[Collected data]
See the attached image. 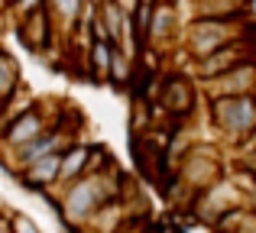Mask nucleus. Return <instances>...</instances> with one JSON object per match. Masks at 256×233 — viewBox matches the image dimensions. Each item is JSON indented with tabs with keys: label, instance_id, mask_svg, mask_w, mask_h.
Instances as JSON below:
<instances>
[{
	"label": "nucleus",
	"instance_id": "nucleus-20",
	"mask_svg": "<svg viewBox=\"0 0 256 233\" xmlns=\"http://www.w3.org/2000/svg\"><path fill=\"white\" fill-rule=\"evenodd\" d=\"M6 6H10V0H0V13H4V10H6Z\"/></svg>",
	"mask_w": 256,
	"mask_h": 233
},
{
	"label": "nucleus",
	"instance_id": "nucleus-13",
	"mask_svg": "<svg viewBox=\"0 0 256 233\" xmlns=\"http://www.w3.org/2000/svg\"><path fill=\"white\" fill-rule=\"evenodd\" d=\"M240 39H234V42H227L224 49H218V52H211V55H204V58H198V68H201V78H218V75H224L230 65H237L240 58H244V49H240Z\"/></svg>",
	"mask_w": 256,
	"mask_h": 233
},
{
	"label": "nucleus",
	"instance_id": "nucleus-8",
	"mask_svg": "<svg viewBox=\"0 0 256 233\" xmlns=\"http://www.w3.org/2000/svg\"><path fill=\"white\" fill-rule=\"evenodd\" d=\"M159 104L169 110L172 117H185L194 110V88L185 75H169L159 91Z\"/></svg>",
	"mask_w": 256,
	"mask_h": 233
},
{
	"label": "nucleus",
	"instance_id": "nucleus-21",
	"mask_svg": "<svg viewBox=\"0 0 256 233\" xmlns=\"http://www.w3.org/2000/svg\"><path fill=\"white\" fill-rule=\"evenodd\" d=\"M140 3H143V6H152V3H156V0H140Z\"/></svg>",
	"mask_w": 256,
	"mask_h": 233
},
{
	"label": "nucleus",
	"instance_id": "nucleus-7",
	"mask_svg": "<svg viewBox=\"0 0 256 233\" xmlns=\"http://www.w3.org/2000/svg\"><path fill=\"white\" fill-rule=\"evenodd\" d=\"M218 172H220V162H218L214 152H208V146L194 149L185 159V165H182V178L188 185H194V188H211L218 182Z\"/></svg>",
	"mask_w": 256,
	"mask_h": 233
},
{
	"label": "nucleus",
	"instance_id": "nucleus-19",
	"mask_svg": "<svg viewBox=\"0 0 256 233\" xmlns=\"http://www.w3.org/2000/svg\"><path fill=\"white\" fill-rule=\"evenodd\" d=\"M13 230H23V233H32V230H36V224H32L30 221V217H13Z\"/></svg>",
	"mask_w": 256,
	"mask_h": 233
},
{
	"label": "nucleus",
	"instance_id": "nucleus-17",
	"mask_svg": "<svg viewBox=\"0 0 256 233\" xmlns=\"http://www.w3.org/2000/svg\"><path fill=\"white\" fill-rule=\"evenodd\" d=\"M16 88H20V65H16V58L0 45V97L10 101V97L16 94Z\"/></svg>",
	"mask_w": 256,
	"mask_h": 233
},
{
	"label": "nucleus",
	"instance_id": "nucleus-18",
	"mask_svg": "<svg viewBox=\"0 0 256 233\" xmlns=\"http://www.w3.org/2000/svg\"><path fill=\"white\" fill-rule=\"evenodd\" d=\"M10 3H13L16 13H30V10H36V6H42L46 0H10Z\"/></svg>",
	"mask_w": 256,
	"mask_h": 233
},
{
	"label": "nucleus",
	"instance_id": "nucleus-9",
	"mask_svg": "<svg viewBox=\"0 0 256 233\" xmlns=\"http://www.w3.org/2000/svg\"><path fill=\"white\" fill-rule=\"evenodd\" d=\"M58 156H62V152H49V156H39L36 162L23 165V169H20L23 185L39 188V191H49L52 185H58Z\"/></svg>",
	"mask_w": 256,
	"mask_h": 233
},
{
	"label": "nucleus",
	"instance_id": "nucleus-11",
	"mask_svg": "<svg viewBox=\"0 0 256 233\" xmlns=\"http://www.w3.org/2000/svg\"><path fill=\"white\" fill-rule=\"evenodd\" d=\"M84 3L88 0H46V10H49L56 29L65 32V36H72V32H78V26H82Z\"/></svg>",
	"mask_w": 256,
	"mask_h": 233
},
{
	"label": "nucleus",
	"instance_id": "nucleus-12",
	"mask_svg": "<svg viewBox=\"0 0 256 233\" xmlns=\"http://www.w3.org/2000/svg\"><path fill=\"white\" fill-rule=\"evenodd\" d=\"M218 78H220L218 94H253L256 91V68L246 65L244 58H240L237 65H230V68H227L224 75H218Z\"/></svg>",
	"mask_w": 256,
	"mask_h": 233
},
{
	"label": "nucleus",
	"instance_id": "nucleus-15",
	"mask_svg": "<svg viewBox=\"0 0 256 233\" xmlns=\"http://www.w3.org/2000/svg\"><path fill=\"white\" fill-rule=\"evenodd\" d=\"M110 52L114 45L107 39H91L88 42V71L98 84H107V65H110Z\"/></svg>",
	"mask_w": 256,
	"mask_h": 233
},
{
	"label": "nucleus",
	"instance_id": "nucleus-6",
	"mask_svg": "<svg viewBox=\"0 0 256 233\" xmlns=\"http://www.w3.org/2000/svg\"><path fill=\"white\" fill-rule=\"evenodd\" d=\"M16 36H20V42H23L30 52L49 49L52 36H56V23H52V16H49V10H46V3L36 6V10H30V13H20Z\"/></svg>",
	"mask_w": 256,
	"mask_h": 233
},
{
	"label": "nucleus",
	"instance_id": "nucleus-3",
	"mask_svg": "<svg viewBox=\"0 0 256 233\" xmlns=\"http://www.w3.org/2000/svg\"><path fill=\"white\" fill-rule=\"evenodd\" d=\"M237 19H208V16H198L192 26H188V52L194 58H204L211 52L224 49L227 42L237 39V29H234Z\"/></svg>",
	"mask_w": 256,
	"mask_h": 233
},
{
	"label": "nucleus",
	"instance_id": "nucleus-14",
	"mask_svg": "<svg viewBox=\"0 0 256 233\" xmlns=\"http://www.w3.org/2000/svg\"><path fill=\"white\" fill-rule=\"evenodd\" d=\"M194 13L208 19H244L246 0H194Z\"/></svg>",
	"mask_w": 256,
	"mask_h": 233
},
{
	"label": "nucleus",
	"instance_id": "nucleus-5",
	"mask_svg": "<svg viewBox=\"0 0 256 233\" xmlns=\"http://www.w3.org/2000/svg\"><path fill=\"white\" fill-rule=\"evenodd\" d=\"M178 36V6L175 0H156L152 6H146V45L166 49L172 39Z\"/></svg>",
	"mask_w": 256,
	"mask_h": 233
},
{
	"label": "nucleus",
	"instance_id": "nucleus-16",
	"mask_svg": "<svg viewBox=\"0 0 256 233\" xmlns=\"http://www.w3.org/2000/svg\"><path fill=\"white\" fill-rule=\"evenodd\" d=\"M133 81V62H130V52L120 49V45H114L110 52V65H107V84L110 88H126V84Z\"/></svg>",
	"mask_w": 256,
	"mask_h": 233
},
{
	"label": "nucleus",
	"instance_id": "nucleus-23",
	"mask_svg": "<svg viewBox=\"0 0 256 233\" xmlns=\"http://www.w3.org/2000/svg\"><path fill=\"white\" fill-rule=\"evenodd\" d=\"M0 230H6V221H4V217H0Z\"/></svg>",
	"mask_w": 256,
	"mask_h": 233
},
{
	"label": "nucleus",
	"instance_id": "nucleus-4",
	"mask_svg": "<svg viewBox=\"0 0 256 233\" xmlns=\"http://www.w3.org/2000/svg\"><path fill=\"white\" fill-rule=\"evenodd\" d=\"M49 114L42 110V104H30L26 110H20L16 117H10L4 123V133H0V149H20L23 143L36 139L39 133L49 126Z\"/></svg>",
	"mask_w": 256,
	"mask_h": 233
},
{
	"label": "nucleus",
	"instance_id": "nucleus-22",
	"mask_svg": "<svg viewBox=\"0 0 256 233\" xmlns=\"http://www.w3.org/2000/svg\"><path fill=\"white\" fill-rule=\"evenodd\" d=\"M0 36H4V13H0Z\"/></svg>",
	"mask_w": 256,
	"mask_h": 233
},
{
	"label": "nucleus",
	"instance_id": "nucleus-2",
	"mask_svg": "<svg viewBox=\"0 0 256 233\" xmlns=\"http://www.w3.org/2000/svg\"><path fill=\"white\" fill-rule=\"evenodd\" d=\"M211 120L234 143L250 139L256 133V94H214Z\"/></svg>",
	"mask_w": 256,
	"mask_h": 233
},
{
	"label": "nucleus",
	"instance_id": "nucleus-10",
	"mask_svg": "<svg viewBox=\"0 0 256 233\" xmlns=\"http://www.w3.org/2000/svg\"><path fill=\"white\" fill-rule=\"evenodd\" d=\"M91 152H94V146H88V143H68L65 146L62 156H58V185L84 175L88 165H91Z\"/></svg>",
	"mask_w": 256,
	"mask_h": 233
},
{
	"label": "nucleus",
	"instance_id": "nucleus-1",
	"mask_svg": "<svg viewBox=\"0 0 256 233\" xmlns=\"http://www.w3.org/2000/svg\"><path fill=\"white\" fill-rule=\"evenodd\" d=\"M114 165H107V172H84V175L65 182V191L58 198V214H62L65 224L72 227H82V224H91V217L104 208L107 201L117 198V188H114Z\"/></svg>",
	"mask_w": 256,
	"mask_h": 233
}]
</instances>
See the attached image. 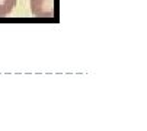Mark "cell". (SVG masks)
Wrapping results in <instances>:
<instances>
[{
	"mask_svg": "<svg viewBox=\"0 0 147 131\" xmlns=\"http://www.w3.org/2000/svg\"><path fill=\"white\" fill-rule=\"evenodd\" d=\"M31 10L36 18H54V0H31Z\"/></svg>",
	"mask_w": 147,
	"mask_h": 131,
	"instance_id": "1",
	"label": "cell"
},
{
	"mask_svg": "<svg viewBox=\"0 0 147 131\" xmlns=\"http://www.w3.org/2000/svg\"><path fill=\"white\" fill-rule=\"evenodd\" d=\"M18 0H0V18L7 16L16 6Z\"/></svg>",
	"mask_w": 147,
	"mask_h": 131,
	"instance_id": "2",
	"label": "cell"
}]
</instances>
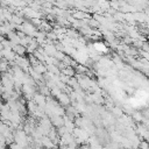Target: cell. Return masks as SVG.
<instances>
[{
    "label": "cell",
    "instance_id": "obj_2",
    "mask_svg": "<svg viewBox=\"0 0 149 149\" xmlns=\"http://www.w3.org/2000/svg\"><path fill=\"white\" fill-rule=\"evenodd\" d=\"M13 21L16 22V23H21V22H22V19L19 17V16H13Z\"/></svg>",
    "mask_w": 149,
    "mask_h": 149
},
{
    "label": "cell",
    "instance_id": "obj_1",
    "mask_svg": "<svg viewBox=\"0 0 149 149\" xmlns=\"http://www.w3.org/2000/svg\"><path fill=\"white\" fill-rule=\"evenodd\" d=\"M94 48H95V50H98V51H106V50H107V48L105 47L104 43H95V44H94Z\"/></svg>",
    "mask_w": 149,
    "mask_h": 149
}]
</instances>
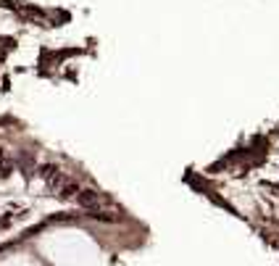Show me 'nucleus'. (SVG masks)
Segmentation results:
<instances>
[{
	"instance_id": "f257e3e1",
	"label": "nucleus",
	"mask_w": 279,
	"mask_h": 266,
	"mask_svg": "<svg viewBox=\"0 0 279 266\" xmlns=\"http://www.w3.org/2000/svg\"><path fill=\"white\" fill-rule=\"evenodd\" d=\"M76 200H79V206H82V208H100V206H111L108 195L95 193V190H82V193H76Z\"/></svg>"
},
{
	"instance_id": "f03ea898",
	"label": "nucleus",
	"mask_w": 279,
	"mask_h": 266,
	"mask_svg": "<svg viewBox=\"0 0 279 266\" xmlns=\"http://www.w3.org/2000/svg\"><path fill=\"white\" fill-rule=\"evenodd\" d=\"M74 193H79V190H76V185H66L64 193H61V198H71Z\"/></svg>"
},
{
	"instance_id": "7ed1b4c3",
	"label": "nucleus",
	"mask_w": 279,
	"mask_h": 266,
	"mask_svg": "<svg viewBox=\"0 0 279 266\" xmlns=\"http://www.w3.org/2000/svg\"><path fill=\"white\" fill-rule=\"evenodd\" d=\"M11 174V164H0V179H5Z\"/></svg>"
},
{
	"instance_id": "20e7f679",
	"label": "nucleus",
	"mask_w": 279,
	"mask_h": 266,
	"mask_svg": "<svg viewBox=\"0 0 279 266\" xmlns=\"http://www.w3.org/2000/svg\"><path fill=\"white\" fill-rule=\"evenodd\" d=\"M3 158H5V153H3V148H0V164H3Z\"/></svg>"
}]
</instances>
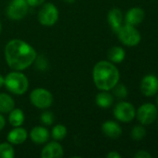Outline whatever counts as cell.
Listing matches in <instances>:
<instances>
[{"mask_svg":"<svg viewBox=\"0 0 158 158\" xmlns=\"http://www.w3.org/2000/svg\"><path fill=\"white\" fill-rule=\"evenodd\" d=\"M5 58L10 69L21 71L34 62L36 52L26 42L20 39H13L6 44Z\"/></svg>","mask_w":158,"mask_h":158,"instance_id":"cell-1","label":"cell"},{"mask_svg":"<svg viewBox=\"0 0 158 158\" xmlns=\"http://www.w3.org/2000/svg\"><path fill=\"white\" fill-rule=\"evenodd\" d=\"M93 81L95 86L101 91H110L118 82L120 73L114 63L102 60L93 69Z\"/></svg>","mask_w":158,"mask_h":158,"instance_id":"cell-2","label":"cell"},{"mask_svg":"<svg viewBox=\"0 0 158 158\" xmlns=\"http://www.w3.org/2000/svg\"><path fill=\"white\" fill-rule=\"evenodd\" d=\"M4 85L11 94L16 95H21L25 94L28 90L29 81L23 73L15 70L9 72L5 77Z\"/></svg>","mask_w":158,"mask_h":158,"instance_id":"cell-3","label":"cell"},{"mask_svg":"<svg viewBox=\"0 0 158 158\" xmlns=\"http://www.w3.org/2000/svg\"><path fill=\"white\" fill-rule=\"evenodd\" d=\"M119 41L126 46H136L141 43L142 35L135 26L126 24L122 25L116 32Z\"/></svg>","mask_w":158,"mask_h":158,"instance_id":"cell-4","label":"cell"},{"mask_svg":"<svg viewBox=\"0 0 158 158\" xmlns=\"http://www.w3.org/2000/svg\"><path fill=\"white\" fill-rule=\"evenodd\" d=\"M158 117V109L156 105L152 103L142 104L136 111V118L138 121L143 125L148 126L156 121Z\"/></svg>","mask_w":158,"mask_h":158,"instance_id":"cell-5","label":"cell"},{"mask_svg":"<svg viewBox=\"0 0 158 158\" xmlns=\"http://www.w3.org/2000/svg\"><path fill=\"white\" fill-rule=\"evenodd\" d=\"M31 103L39 109H46L51 106L53 103V96L51 93L44 88H36L32 91L30 94Z\"/></svg>","mask_w":158,"mask_h":158,"instance_id":"cell-6","label":"cell"},{"mask_svg":"<svg viewBox=\"0 0 158 158\" xmlns=\"http://www.w3.org/2000/svg\"><path fill=\"white\" fill-rule=\"evenodd\" d=\"M114 116L118 121L129 123L136 117V109L131 103L122 101L114 107Z\"/></svg>","mask_w":158,"mask_h":158,"instance_id":"cell-7","label":"cell"},{"mask_svg":"<svg viewBox=\"0 0 158 158\" xmlns=\"http://www.w3.org/2000/svg\"><path fill=\"white\" fill-rule=\"evenodd\" d=\"M58 19L59 10L52 3L44 4L38 12V20L43 26L50 27L57 22Z\"/></svg>","mask_w":158,"mask_h":158,"instance_id":"cell-8","label":"cell"},{"mask_svg":"<svg viewBox=\"0 0 158 158\" xmlns=\"http://www.w3.org/2000/svg\"><path fill=\"white\" fill-rule=\"evenodd\" d=\"M28 8L29 5L26 0H12L7 8V15L10 19L20 20L26 16Z\"/></svg>","mask_w":158,"mask_h":158,"instance_id":"cell-9","label":"cell"},{"mask_svg":"<svg viewBox=\"0 0 158 158\" xmlns=\"http://www.w3.org/2000/svg\"><path fill=\"white\" fill-rule=\"evenodd\" d=\"M141 92L144 96L152 97L158 93V78L154 74L144 76L141 81Z\"/></svg>","mask_w":158,"mask_h":158,"instance_id":"cell-10","label":"cell"},{"mask_svg":"<svg viewBox=\"0 0 158 158\" xmlns=\"http://www.w3.org/2000/svg\"><path fill=\"white\" fill-rule=\"evenodd\" d=\"M145 18V12L142 7L134 6L128 10L125 16V23L132 26H138Z\"/></svg>","mask_w":158,"mask_h":158,"instance_id":"cell-11","label":"cell"},{"mask_svg":"<svg viewBox=\"0 0 158 158\" xmlns=\"http://www.w3.org/2000/svg\"><path fill=\"white\" fill-rule=\"evenodd\" d=\"M107 20L112 31L116 33L121 28V26L123 25V21H124V17H123V13L121 9L118 7L112 8L108 12Z\"/></svg>","mask_w":158,"mask_h":158,"instance_id":"cell-12","label":"cell"},{"mask_svg":"<svg viewBox=\"0 0 158 158\" xmlns=\"http://www.w3.org/2000/svg\"><path fill=\"white\" fill-rule=\"evenodd\" d=\"M102 133L110 139H118L122 134V128L120 125L113 120L105 121L102 126Z\"/></svg>","mask_w":158,"mask_h":158,"instance_id":"cell-13","label":"cell"},{"mask_svg":"<svg viewBox=\"0 0 158 158\" xmlns=\"http://www.w3.org/2000/svg\"><path fill=\"white\" fill-rule=\"evenodd\" d=\"M63 156V148L57 142L47 143L41 152L42 158H61Z\"/></svg>","mask_w":158,"mask_h":158,"instance_id":"cell-14","label":"cell"},{"mask_svg":"<svg viewBox=\"0 0 158 158\" xmlns=\"http://www.w3.org/2000/svg\"><path fill=\"white\" fill-rule=\"evenodd\" d=\"M27 131L25 129L21 127H15V129L11 130L7 134V141L11 144L19 145L23 143L27 139Z\"/></svg>","mask_w":158,"mask_h":158,"instance_id":"cell-15","label":"cell"},{"mask_svg":"<svg viewBox=\"0 0 158 158\" xmlns=\"http://www.w3.org/2000/svg\"><path fill=\"white\" fill-rule=\"evenodd\" d=\"M31 140L36 144H43L49 139V132L48 131L41 126H35L32 129L30 132Z\"/></svg>","mask_w":158,"mask_h":158,"instance_id":"cell-16","label":"cell"},{"mask_svg":"<svg viewBox=\"0 0 158 158\" xmlns=\"http://www.w3.org/2000/svg\"><path fill=\"white\" fill-rule=\"evenodd\" d=\"M96 104L101 108H109L114 103V95L109 91H102L96 95Z\"/></svg>","mask_w":158,"mask_h":158,"instance_id":"cell-17","label":"cell"},{"mask_svg":"<svg viewBox=\"0 0 158 158\" xmlns=\"http://www.w3.org/2000/svg\"><path fill=\"white\" fill-rule=\"evenodd\" d=\"M107 56L110 62L118 64L125 59L126 51L121 46H113L109 49L107 53Z\"/></svg>","mask_w":158,"mask_h":158,"instance_id":"cell-18","label":"cell"},{"mask_svg":"<svg viewBox=\"0 0 158 158\" xmlns=\"http://www.w3.org/2000/svg\"><path fill=\"white\" fill-rule=\"evenodd\" d=\"M24 113L20 108H13L9 112L8 116V121L11 126L15 127H20L24 122Z\"/></svg>","mask_w":158,"mask_h":158,"instance_id":"cell-19","label":"cell"},{"mask_svg":"<svg viewBox=\"0 0 158 158\" xmlns=\"http://www.w3.org/2000/svg\"><path fill=\"white\" fill-rule=\"evenodd\" d=\"M15 106V102L12 97L7 94H0V112L9 113Z\"/></svg>","mask_w":158,"mask_h":158,"instance_id":"cell-20","label":"cell"},{"mask_svg":"<svg viewBox=\"0 0 158 158\" xmlns=\"http://www.w3.org/2000/svg\"><path fill=\"white\" fill-rule=\"evenodd\" d=\"M146 134H147L146 129L142 124L134 126L130 131V136L134 141H142V139L145 138Z\"/></svg>","mask_w":158,"mask_h":158,"instance_id":"cell-21","label":"cell"},{"mask_svg":"<svg viewBox=\"0 0 158 158\" xmlns=\"http://www.w3.org/2000/svg\"><path fill=\"white\" fill-rule=\"evenodd\" d=\"M67 135V129L64 125H56L53 127L52 131H51V136L54 140L56 141H61L63 140Z\"/></svg>","mask_w":158,"mask_h":158,"instance_id":"cell-22","label":"cell"},{"mask_svg":"<svg viewBox=\"0 0 158 158\" xmlns=\"http://www.w3.org/2000/svg\"><path fill=\"white\" fill-rule=\"evenodd\" d=\"M15 156L14 149L9 143H0V158H13Z\"/></svg>","mask_w":158,"mask_h":158,"instance_id":"cell-23","label":"cell"},{"mask_svg":"<svg viewBox=\"0 0 158 158\" xmlns=\"http://www.w3.org/2000/svg\"><path fill=\"white\" fill-rule=\"evenodd\" d=\"M112 90H113L114 96H115L118 99H125L129 94V91H128L127 87L124 84L119 83V82Z\"/></svg>","mask_w":158,"mask_h":158,"instance_id":"cell-24","label":"cell"},{"mask_svg":"<svg viewBox=\"0 0 158 158\" xmlns=\"http://www.w3.org/2000/svg\"><path fill=\"white\" fill-rule=\"evenodd\" d=\"M40 118H41V122L44 125H47V126H49L54 122V116L49 111H46V112L42 113Z\"/></svg>","mask_w":158,"mask_h":158,"instance_id":"cell-25","label":"cell"},{"mask_svg":"<svg viewBox=\"0 0 158 158\" xmlns=\"http://www.w3.org/2000/svg\"><path fill=\"white\" fill-rule=\"evenodd\" d=\"M134 158H152V155L147 151L140 150L134 155Z\"/></svg>","mask_w":158,"mask_h":158,"instance_id":"cell-26","label":"cell"},{"mask_svg":"<svg viewBox=\"0 0 158 158\" xmlns=\"http://www.w3.org/2000/svg\"><path fill=\"white\" fill-rule=\"evenodd\" d=\"M26 1H27L29 6H34V7L42 5L45 2V0H26Z\"/></svg>","mask_w":158,"mask_h":158,"instance_id":"cell-27","label":"cell"},{"mask_svg":"<svg viewBox=\"0 0 158 158\" xmlns=\"http://www.w3.org/2000/svg\"><path fill=\"white\" fill-rule=\"evenodd\" d=\"M106 156L108 158H121V155L118 154V153L115 152V151H112V152L108 153Z\"/></svg>","mask_w":158,"mask_h":158,"instance_id":"cell-28","label":"cell"},{"mask_svg":"<svg viewBox=\"0 0 158 158\" xmlns=\"http://www.w3.org/2000/svg\"><path fill=\"white\" fill-rule=\"evenodd\" d=\"M5 125H6V121H5V118H4V117L0 114V131H2L3 129H4V127H5Z\"/></svg>","mask_w":158,"mask_h":158,"instance_id":"cell-29","label":"cell"},{"mask_svg":"<svg viewBox=\"0 0 158 158\" xmlns=\"http://www.w3.org/2000/svg\"><path fill=\"white\" fill-rule=\"evenodd\" d=\"M4 83H5V78L0 74V88L4 85Z\"/></svg>","mask_w":158,"mask_h":158,"instance_id":"cell-30","label":"cell"},{"mask_svg":"<svg viewBox=\"0 0 158 158\" xmlns=\"http://www.w3.org/2000/svg\"><path fill=\"white\" fill-rule=\"evenodd\" d=\"M64 1H65L66 3H70V4H71V3H73L74 0H64Z\"/></svg>","mask_w":158,"mask_h":158,"instance_id":"cell-31","label":"cell"},{"mask_svg":"<svg viewBox=\"0 0 158 158\" xmlns=\"http://www.w3.org/2000/svg\"><path fill=\"white\" fill-rule=\"evenodd\" d=\"M156 107H157V109H158V95H157V97H156Z\"/></svg>","mask_w":158,"mask_h":158,"instance_id":"cell-32","label":"cell"},{"mask_svg":"<svg viewBox=\"0 0 158 158\" xmlns=\"http://www.w3.org/2000/svg\"><path fill=\"white\" fill-rule=\"evenodd\" d=\"M1 31H2V24H1V21H0V33H1Z\"/></svg>","mask_w":158,"mask_h":158,"instance_id":"cell-33","label":"cell"},{"mask_svg":"<svg viewBox=\"0 0 158 158\" xmlns=\"http://www.w3.org/2000/svg\"><path fill=\"white\" fill-rule=\"evenodd\" d=\"M156 119H157V127H158V117H157V118H156Z\"/></svg>","mask_w":158,"mask_h":158,"instance_id":"cell-34","label":"cell"}]
</instances>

### WHAT YOU NEED TO DO
Filter the material above and copy out every line that contains the string "results". Case counts, so match only that exact capitalization.

### EXERCISE SOLUTION
Wrapping results in <instances>:
Segmentation results:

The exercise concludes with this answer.